Daytona Beach, which has muscled out Fort Lauderdale as the capital of frat and fratette hi-jinks (the Fort Lauderdale Chamber of Commerce was only too happy to cede that distinction) is expecting some 300,000 visitors over the next two weeks.

Meanwhile, sunspots south of the border are getting even hotter. Cancun is making room for an influx of some 100,000 spring breaksters. Acapulco, by reputation a tad more staid, is also gearing up. Could it be that the attraction is a drinking age lower than that of the States - as well as the weather?

The irony is that during the same period, the majority, nay, the vast majority, of the parents of these sun-bound collegians will be sitting behind desks, polishing patients' teeth, serving hamburgers, writing insurance policies, doing whatever it is that parents do to pay tuitions. No need for sunscreen in this scenario.

What is wrong with this picture? It's not an entirely new picture. After all, the 1960s opened with Connie Francis singing the theme song to "Where the Boys Are," in that movie ode to Fort Lauderdale and that generation's rites of spring.

But the tradition of doing for our children what we wouldn't think of doing for ourselves has gotten out of hand. It's not just college kids getting a break from (putatively) grueling studies. Parents seem intent on handing out the silver spoons at birth and keeping them filled from that point on.

Last Sunday's New York Times business section featured a story on the boom in the party business. The reporter wasn't gathering prices on Sweet Sixteen parties or Bar Mitzvahs. This was about catering to kids one year and up on their birthdays. At $30 a preteen pop, Glam Jam, a Randolph, N.J. outfit, enables girls over 6 to get made up and strut a fake runway in front of a real camera. Parents of the guests, the reporter notes, can buy a video of the event at pickup time.

Whose party is it, anyway? To ask the question slightly differently, are parents paying for their kids to have fun, or are they living vicariously through the next generation?

Parents have always lived through their kids to some extent -- especially in the United States. Social commentators, starting with Alexis de Tocqueville, have pointed out that the signature feature of American life is the chance to move up a rung or two on the social ladder. By giving our kids parties that we wouldn't have been invited to ourselves and vacations we still don't go on, we are living the next generation's success - in our own generation. But in whose interest is this money really being spent?

It is one thing when a grown-up decides to buy $150 stonewashed jeans or lease a brand-new SUV or go on a trip to Cancun. At least it is his or her own money (or debt, as the case may be.) But when parents use their kids' activities to reflect their own success, the message is not just mixed, it is a mess.

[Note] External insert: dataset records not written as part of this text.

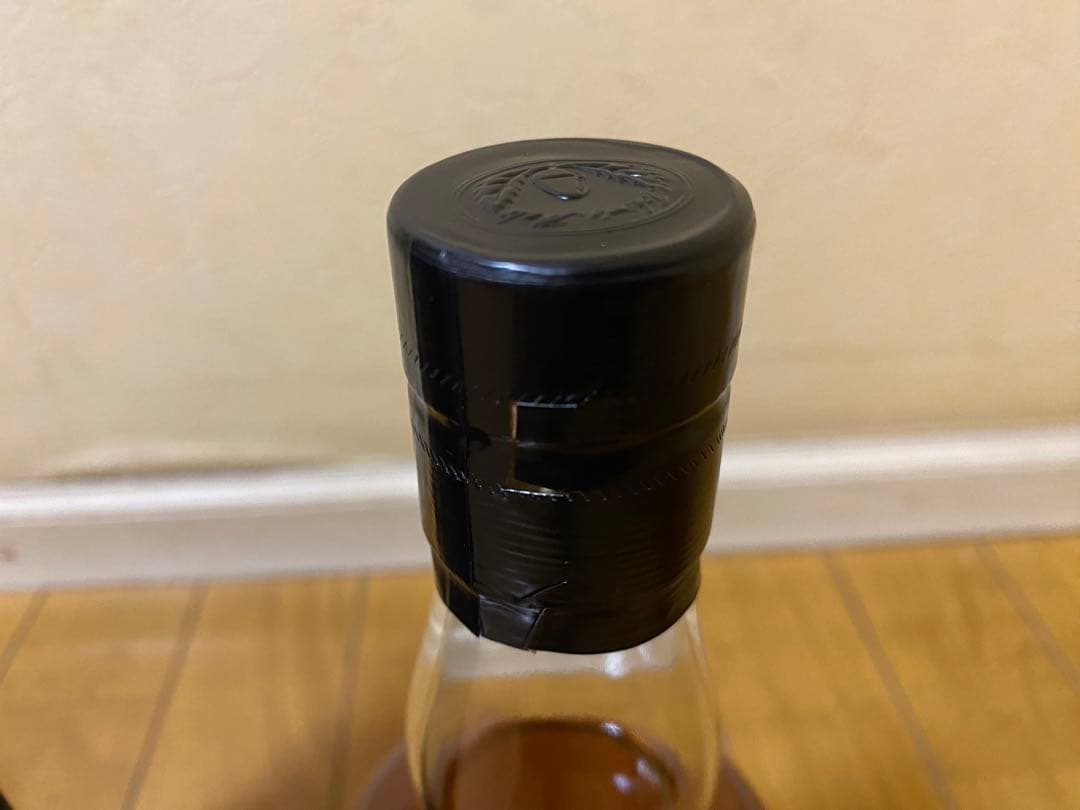 イチローズモルト ダブルディスティラリーズ 新品未開封 希少ロット 1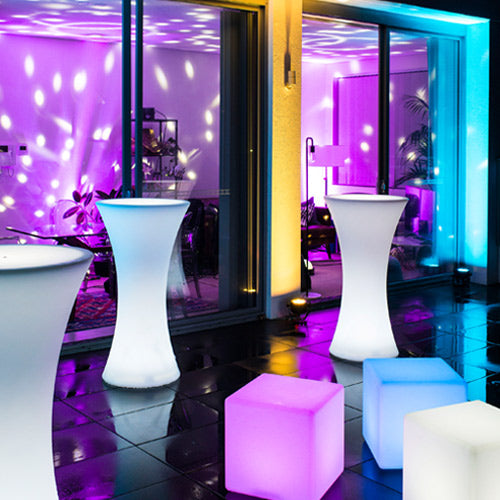 Cocktail Chill + Sound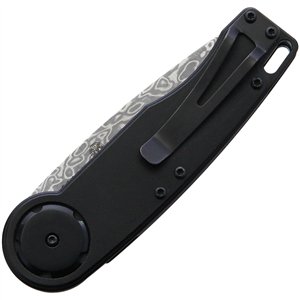 Gearhead Linerlock Dam Tanto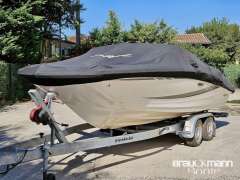 Sea Ray 19 SPXE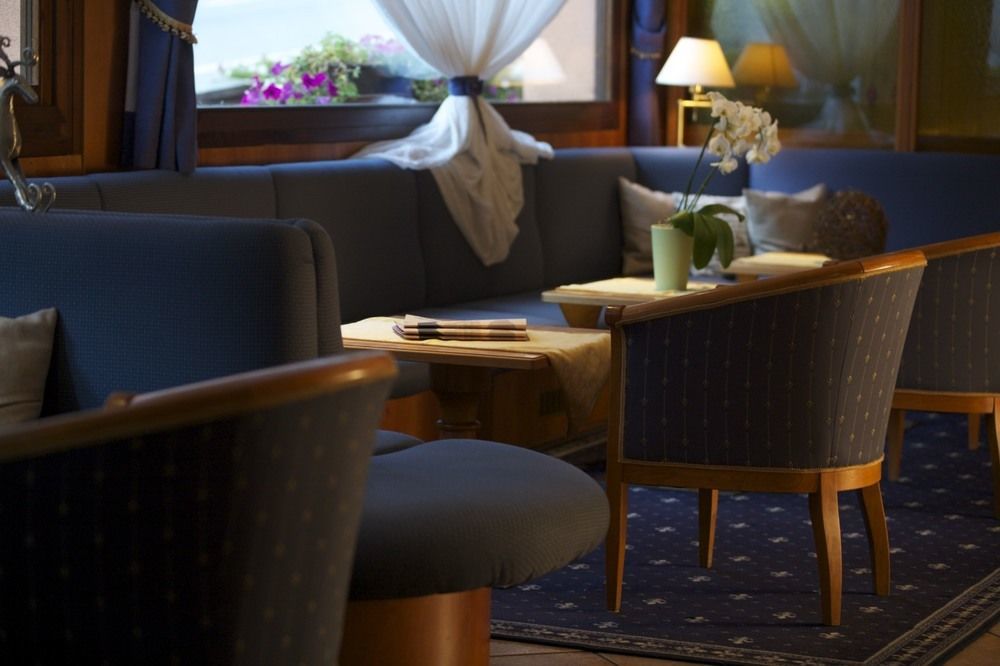 Caminetto Hotel 4*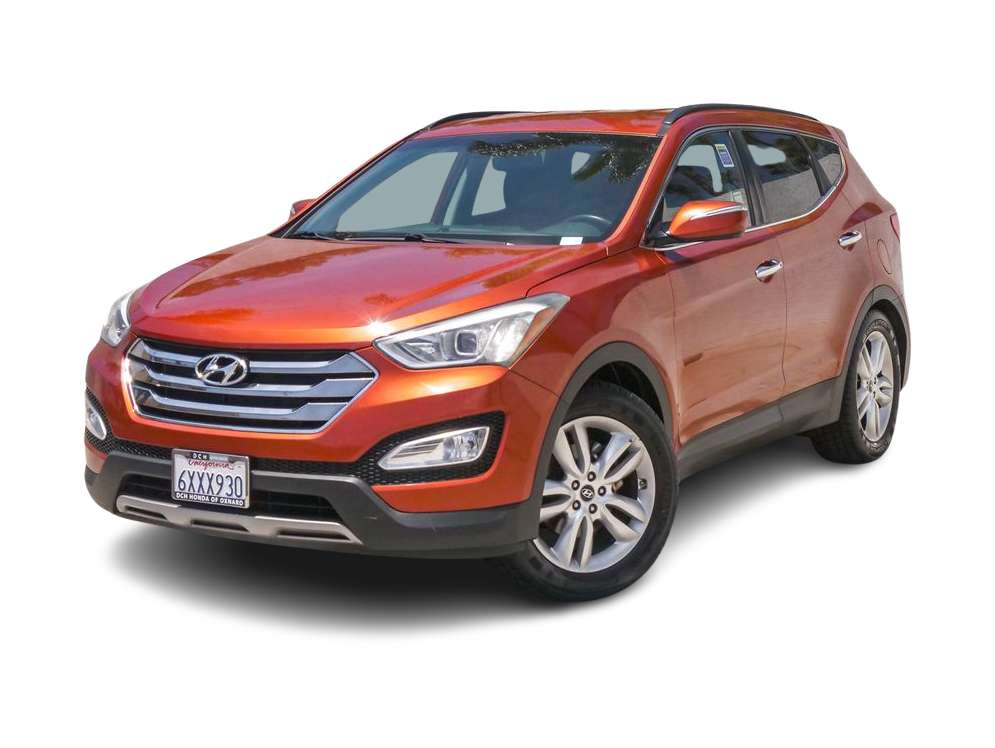 2013 Hyundai Santa Fe Sport 2.0T -
                  Oxnard, CA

When I moved to Brooklyn with two young kids many years ago, I went for a walk with a friend who did not have children. She noticed a phenomenon that had passed me by, perhaps because I was part of it. Why, she asked, were the little girls decked out in $75 French-smocked dresses, while the mothers pushing the strollers wore sweatpants?

Parents undermine their children when they shower them with stuff that they, the parents, think the kids should want, or, even worse, what might look good in a video to be shown to friends and extended family. Find out what kind of party your child might like based on his or her particular interests at the time.

Of course, along with being age-appropriate, parties and such should be budget-appropriate. Going into debt to keep up with a pre-teen down the block doesn't encourage financial competence in the next generation. Even stretching the budget to accommodate TV-based dreams can create a dangerous unreality in the minds of your kids.

As for the spring migration, parents, let your motto be: "Give me a break."